Notes on two recently released films...

[I saw these back in December (or was it November?) but never got around to posting some comments on them.]

1. There's a scene maybe two-thirds of the way through 'Running With Scissors' where the protagonist, Augusten, realizes that he dislikes his life for its seeming randomness and utter unpredictablility. It was at that moment that I recognized why I hated the film - it was one of those bitterly ironic moments where a character so perfectly describes everything that's wrong the film in which s/he stars. (would that make it a performative utterance, I wonder?) Staggering from scene to scene with little sense of time or sensitivity to narrative sequence and character, there's virtually no way to anticipate the plot or make sense of its progression. This might be all well and good for the episodic 'real life story' promised by literary biography - this was an adaptation - but it makes for a terribly unsatisfying cinematic experience where certain expectations accompany the demands of inescapably linear, 2-hour long dramatic narratives.
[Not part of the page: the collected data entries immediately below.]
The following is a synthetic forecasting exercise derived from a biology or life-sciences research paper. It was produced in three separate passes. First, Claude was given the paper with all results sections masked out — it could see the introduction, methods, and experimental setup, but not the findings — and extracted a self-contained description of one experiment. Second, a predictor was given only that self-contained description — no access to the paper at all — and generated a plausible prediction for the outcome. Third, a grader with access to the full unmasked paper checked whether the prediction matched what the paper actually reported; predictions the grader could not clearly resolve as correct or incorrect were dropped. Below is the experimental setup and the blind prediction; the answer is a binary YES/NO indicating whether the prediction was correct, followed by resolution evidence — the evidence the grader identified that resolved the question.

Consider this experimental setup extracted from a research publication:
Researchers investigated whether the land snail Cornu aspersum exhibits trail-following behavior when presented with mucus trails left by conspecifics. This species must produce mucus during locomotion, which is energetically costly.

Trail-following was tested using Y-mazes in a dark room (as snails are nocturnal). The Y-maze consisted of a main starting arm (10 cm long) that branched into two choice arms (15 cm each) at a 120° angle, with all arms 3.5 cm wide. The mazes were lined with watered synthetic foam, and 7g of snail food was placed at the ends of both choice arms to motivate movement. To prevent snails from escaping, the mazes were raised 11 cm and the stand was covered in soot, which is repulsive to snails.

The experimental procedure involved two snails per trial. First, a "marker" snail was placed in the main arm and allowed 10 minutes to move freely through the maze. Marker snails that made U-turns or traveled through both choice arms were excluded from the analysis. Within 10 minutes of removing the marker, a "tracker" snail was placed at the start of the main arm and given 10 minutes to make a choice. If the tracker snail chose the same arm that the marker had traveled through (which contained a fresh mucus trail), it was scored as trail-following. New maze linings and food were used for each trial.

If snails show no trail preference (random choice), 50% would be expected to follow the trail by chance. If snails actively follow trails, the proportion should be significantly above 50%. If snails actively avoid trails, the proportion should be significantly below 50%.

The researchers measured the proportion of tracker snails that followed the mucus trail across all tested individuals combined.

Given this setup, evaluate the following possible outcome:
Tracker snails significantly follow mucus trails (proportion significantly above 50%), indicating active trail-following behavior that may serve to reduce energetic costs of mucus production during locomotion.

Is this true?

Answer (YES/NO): NO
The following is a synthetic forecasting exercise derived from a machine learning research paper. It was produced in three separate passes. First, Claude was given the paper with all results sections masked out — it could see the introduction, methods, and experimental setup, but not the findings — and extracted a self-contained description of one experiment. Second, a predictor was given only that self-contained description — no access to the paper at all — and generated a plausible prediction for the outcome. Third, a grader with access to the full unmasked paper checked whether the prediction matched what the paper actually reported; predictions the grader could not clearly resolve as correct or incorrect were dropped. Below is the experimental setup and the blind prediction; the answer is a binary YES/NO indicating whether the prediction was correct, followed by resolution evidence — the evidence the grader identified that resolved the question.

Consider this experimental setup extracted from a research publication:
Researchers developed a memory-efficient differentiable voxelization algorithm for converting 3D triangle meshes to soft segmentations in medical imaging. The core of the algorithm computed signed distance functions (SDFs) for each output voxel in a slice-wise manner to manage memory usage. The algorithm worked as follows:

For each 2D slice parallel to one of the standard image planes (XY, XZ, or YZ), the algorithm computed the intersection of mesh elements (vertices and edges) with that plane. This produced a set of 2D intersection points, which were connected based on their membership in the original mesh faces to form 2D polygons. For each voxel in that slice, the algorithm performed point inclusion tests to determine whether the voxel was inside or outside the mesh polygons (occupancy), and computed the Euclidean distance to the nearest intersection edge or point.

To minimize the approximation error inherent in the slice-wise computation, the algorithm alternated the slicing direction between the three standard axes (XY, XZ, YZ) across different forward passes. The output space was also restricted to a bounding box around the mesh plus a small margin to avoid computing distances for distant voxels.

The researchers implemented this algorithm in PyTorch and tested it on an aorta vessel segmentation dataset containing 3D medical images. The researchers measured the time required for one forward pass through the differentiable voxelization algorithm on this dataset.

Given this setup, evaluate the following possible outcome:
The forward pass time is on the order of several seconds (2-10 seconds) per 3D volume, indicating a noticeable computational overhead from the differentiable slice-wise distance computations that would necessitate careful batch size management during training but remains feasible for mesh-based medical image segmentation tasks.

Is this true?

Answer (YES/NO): NO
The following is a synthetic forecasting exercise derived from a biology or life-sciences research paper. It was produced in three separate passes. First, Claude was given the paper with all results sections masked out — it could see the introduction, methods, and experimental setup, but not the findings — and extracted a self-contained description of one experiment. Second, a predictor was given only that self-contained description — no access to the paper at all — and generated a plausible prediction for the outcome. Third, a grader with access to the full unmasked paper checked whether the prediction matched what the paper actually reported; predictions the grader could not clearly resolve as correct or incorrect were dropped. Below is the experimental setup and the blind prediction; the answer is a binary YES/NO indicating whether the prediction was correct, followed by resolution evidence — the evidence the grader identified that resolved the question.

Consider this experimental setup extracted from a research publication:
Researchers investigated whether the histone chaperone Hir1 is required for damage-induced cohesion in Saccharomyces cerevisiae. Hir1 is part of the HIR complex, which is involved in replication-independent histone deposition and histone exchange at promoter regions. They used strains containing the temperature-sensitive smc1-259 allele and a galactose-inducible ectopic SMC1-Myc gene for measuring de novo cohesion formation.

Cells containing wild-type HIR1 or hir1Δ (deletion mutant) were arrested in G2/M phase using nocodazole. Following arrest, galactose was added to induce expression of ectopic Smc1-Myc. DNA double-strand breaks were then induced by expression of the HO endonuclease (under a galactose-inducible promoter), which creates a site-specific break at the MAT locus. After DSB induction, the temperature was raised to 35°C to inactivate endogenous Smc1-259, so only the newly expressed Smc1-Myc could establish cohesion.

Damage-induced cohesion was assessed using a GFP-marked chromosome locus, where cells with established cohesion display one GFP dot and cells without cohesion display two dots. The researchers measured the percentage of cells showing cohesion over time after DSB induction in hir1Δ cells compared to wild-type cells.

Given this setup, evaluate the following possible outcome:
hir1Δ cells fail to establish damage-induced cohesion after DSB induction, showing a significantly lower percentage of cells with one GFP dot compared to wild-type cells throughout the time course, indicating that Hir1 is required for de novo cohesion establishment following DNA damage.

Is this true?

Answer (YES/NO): NO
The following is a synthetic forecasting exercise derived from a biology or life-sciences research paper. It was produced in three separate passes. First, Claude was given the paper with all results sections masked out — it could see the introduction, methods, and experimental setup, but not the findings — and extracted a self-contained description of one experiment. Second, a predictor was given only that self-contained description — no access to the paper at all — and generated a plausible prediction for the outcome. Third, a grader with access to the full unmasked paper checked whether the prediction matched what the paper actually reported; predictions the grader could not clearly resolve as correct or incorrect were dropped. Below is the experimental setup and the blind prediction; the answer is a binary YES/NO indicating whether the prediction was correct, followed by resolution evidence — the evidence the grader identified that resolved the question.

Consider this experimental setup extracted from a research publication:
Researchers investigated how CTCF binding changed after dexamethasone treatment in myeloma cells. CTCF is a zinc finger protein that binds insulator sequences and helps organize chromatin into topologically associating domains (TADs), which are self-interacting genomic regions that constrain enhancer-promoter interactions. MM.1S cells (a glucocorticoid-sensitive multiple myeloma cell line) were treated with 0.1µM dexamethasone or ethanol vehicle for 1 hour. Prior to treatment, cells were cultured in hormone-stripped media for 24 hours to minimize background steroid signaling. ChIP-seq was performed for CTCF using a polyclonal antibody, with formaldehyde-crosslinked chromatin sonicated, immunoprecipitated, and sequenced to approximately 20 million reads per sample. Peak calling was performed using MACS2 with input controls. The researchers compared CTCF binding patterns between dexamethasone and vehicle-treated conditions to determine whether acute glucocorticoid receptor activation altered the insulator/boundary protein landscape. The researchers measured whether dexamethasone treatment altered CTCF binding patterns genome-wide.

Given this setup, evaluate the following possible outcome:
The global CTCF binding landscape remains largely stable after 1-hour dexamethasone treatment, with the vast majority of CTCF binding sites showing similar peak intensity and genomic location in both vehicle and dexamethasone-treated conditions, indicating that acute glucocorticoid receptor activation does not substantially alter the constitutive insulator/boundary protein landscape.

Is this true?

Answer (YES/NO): YES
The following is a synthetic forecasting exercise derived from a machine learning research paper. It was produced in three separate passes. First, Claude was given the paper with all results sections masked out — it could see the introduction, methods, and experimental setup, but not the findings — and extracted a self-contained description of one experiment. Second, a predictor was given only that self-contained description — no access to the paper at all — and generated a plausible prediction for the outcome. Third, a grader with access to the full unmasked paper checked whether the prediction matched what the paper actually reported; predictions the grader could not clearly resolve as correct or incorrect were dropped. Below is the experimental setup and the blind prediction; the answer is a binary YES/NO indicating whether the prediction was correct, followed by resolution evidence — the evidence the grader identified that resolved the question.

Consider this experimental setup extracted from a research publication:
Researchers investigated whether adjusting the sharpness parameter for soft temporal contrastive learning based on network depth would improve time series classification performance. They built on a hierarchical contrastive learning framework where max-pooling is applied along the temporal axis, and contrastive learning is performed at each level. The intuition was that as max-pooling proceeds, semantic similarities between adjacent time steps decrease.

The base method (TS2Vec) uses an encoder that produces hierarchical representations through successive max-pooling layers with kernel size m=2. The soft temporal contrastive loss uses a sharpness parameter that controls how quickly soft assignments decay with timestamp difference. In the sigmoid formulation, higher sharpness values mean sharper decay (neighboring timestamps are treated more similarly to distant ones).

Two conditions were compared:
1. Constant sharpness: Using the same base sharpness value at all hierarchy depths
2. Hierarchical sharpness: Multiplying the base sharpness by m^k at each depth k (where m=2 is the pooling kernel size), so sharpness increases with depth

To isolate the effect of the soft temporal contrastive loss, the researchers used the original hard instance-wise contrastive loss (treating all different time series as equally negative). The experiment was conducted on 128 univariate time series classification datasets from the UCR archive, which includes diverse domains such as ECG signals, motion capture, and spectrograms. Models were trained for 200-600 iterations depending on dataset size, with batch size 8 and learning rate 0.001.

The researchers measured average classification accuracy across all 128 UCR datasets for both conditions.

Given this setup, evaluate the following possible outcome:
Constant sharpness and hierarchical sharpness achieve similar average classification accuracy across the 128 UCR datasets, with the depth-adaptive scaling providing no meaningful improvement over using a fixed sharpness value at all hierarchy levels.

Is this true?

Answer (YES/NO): NO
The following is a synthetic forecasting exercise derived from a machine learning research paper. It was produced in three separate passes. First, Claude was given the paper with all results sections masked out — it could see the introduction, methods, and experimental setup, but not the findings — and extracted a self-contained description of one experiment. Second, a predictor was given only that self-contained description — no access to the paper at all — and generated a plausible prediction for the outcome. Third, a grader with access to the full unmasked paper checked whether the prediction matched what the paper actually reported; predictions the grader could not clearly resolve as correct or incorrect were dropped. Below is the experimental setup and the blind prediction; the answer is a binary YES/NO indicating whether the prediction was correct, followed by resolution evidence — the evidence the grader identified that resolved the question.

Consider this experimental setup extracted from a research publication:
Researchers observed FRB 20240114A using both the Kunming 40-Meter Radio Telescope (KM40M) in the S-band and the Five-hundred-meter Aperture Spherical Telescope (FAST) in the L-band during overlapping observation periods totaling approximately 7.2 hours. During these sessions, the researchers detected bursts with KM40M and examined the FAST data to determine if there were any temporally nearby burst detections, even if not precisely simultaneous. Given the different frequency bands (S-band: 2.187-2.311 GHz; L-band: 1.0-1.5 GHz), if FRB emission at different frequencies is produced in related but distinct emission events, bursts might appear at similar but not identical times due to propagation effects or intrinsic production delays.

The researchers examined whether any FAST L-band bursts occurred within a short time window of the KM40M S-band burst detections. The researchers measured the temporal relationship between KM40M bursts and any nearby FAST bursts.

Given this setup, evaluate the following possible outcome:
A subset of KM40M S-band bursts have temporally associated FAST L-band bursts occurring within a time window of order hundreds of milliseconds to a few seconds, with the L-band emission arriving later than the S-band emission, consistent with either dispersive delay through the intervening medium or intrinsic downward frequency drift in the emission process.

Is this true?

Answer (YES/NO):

2. 'Stranger Than Fiction' could have been just as hopelessly lost in its own wit, but managed to break free by having fun with itself and the thin line between mainstream affectation and indie aesthetics. The almost-too-clever meta-fictional conceit underlying the film features a self-aware character (Harold Crick) who's learned he's going to die - only he's not simply a character, but also a real live person, and so is able to seach for his writer in order to convince her to not kill him. But changing the ending to one where Harold lives presents a whole different set of problems. Dustin Hoffman's lit professor reads the book with the tragic ending and deems it a classic - but the alternate ending leaves him cold. He begs Harold to read it for himself and tells him that he needs to die for the sake of art, an opinion which Harold eventually comes to appreciate and even agree with. What keeps the film from being too heady and self-indulgent is the way it handles this joke - the way it navigates the difference between the brilliant tragedy where Harold dies or the sappy and less worthy comedy where he lives. Harold eventually lives, but the film itself is presented as the success that follows in the wake of the book's failure - while the story of Harold's survival only makes for a good book, the story of how he survived makes for a great film.